A seasoned hand at the intimate Latin American literary novel and young-adult fantasy takes an ungainly stab at a page-turner about a serial killer.
This loose, overstuffed crime story from Allende (Maya’s Notebook, 2013, etc.) is set in San Francisco, where teenage heroine Amanda is navigating two problems. First is the split between her mom, Indiana, a gorgeous New-Age healer, and her dad, the SFPD’s deputy homicide chief.
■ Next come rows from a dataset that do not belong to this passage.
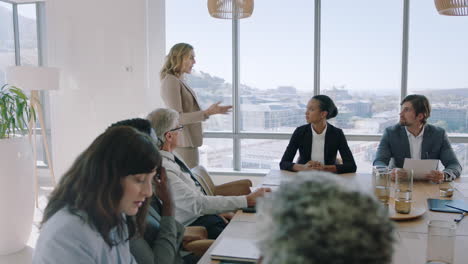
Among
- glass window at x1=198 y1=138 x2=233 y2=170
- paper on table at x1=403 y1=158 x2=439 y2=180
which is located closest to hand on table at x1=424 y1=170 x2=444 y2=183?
paper on table at x1=403 y1=158 x2=439 y2=180

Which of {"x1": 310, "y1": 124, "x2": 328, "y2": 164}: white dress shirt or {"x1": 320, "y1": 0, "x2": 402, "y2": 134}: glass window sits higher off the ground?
{"x1": 320, "y1": 0, "x2": 402, "y2": 134}: glass window

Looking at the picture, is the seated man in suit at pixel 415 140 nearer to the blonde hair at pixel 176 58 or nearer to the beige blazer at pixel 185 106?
the beige blazer at pixel 185 106

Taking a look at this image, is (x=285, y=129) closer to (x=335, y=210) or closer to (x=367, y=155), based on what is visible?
(x=367, y=155)

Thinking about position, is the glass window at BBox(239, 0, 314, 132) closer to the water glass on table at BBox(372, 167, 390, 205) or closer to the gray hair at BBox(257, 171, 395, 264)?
the water glass on table at BBox(372, 167, 390, 205)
The second problem is the spate of grotesque murders in the city, over which Amanda obsesses online with a group of fellow geeks with a mordant streak. (Allende refers to such Internet activity as a game called Ripper, but the "game" seems hardly distinct from a chat room.) While Amanda attempts to connect the murders to one killer, Indiana ponders whether to give her affections to a wealthy but shiftless socialite or a former Navy SEAL with PTSD. There are repeated references in the book to Scandinavian crime fiction, and Allende has clearly taken inspiration from the general outlines of the genre: the gory, imaginatively murdered corpses, the whip-smart young female hero, the cynicism about law enforcement institutions. But Allende struggles with pacing and tone. The novel is overlong and thick with clichés both in the prose and the characters; the most carefully drawn character, Indiana, is prone to a flightiness that seems largely designed to serve plot points. Allende crafts some thoughtful brief sketches of San Francisco subcultures, from high-end mansions to rough-and-tumble drag queens, and she cleverly unifies the murders in the closing chapters. But by then, the characters and plot turns feel so familiar that a late-breaking tragedy has little emotional effect.
Credit Allende for attempting to expand her range, but crime fiction is plainly not her forte.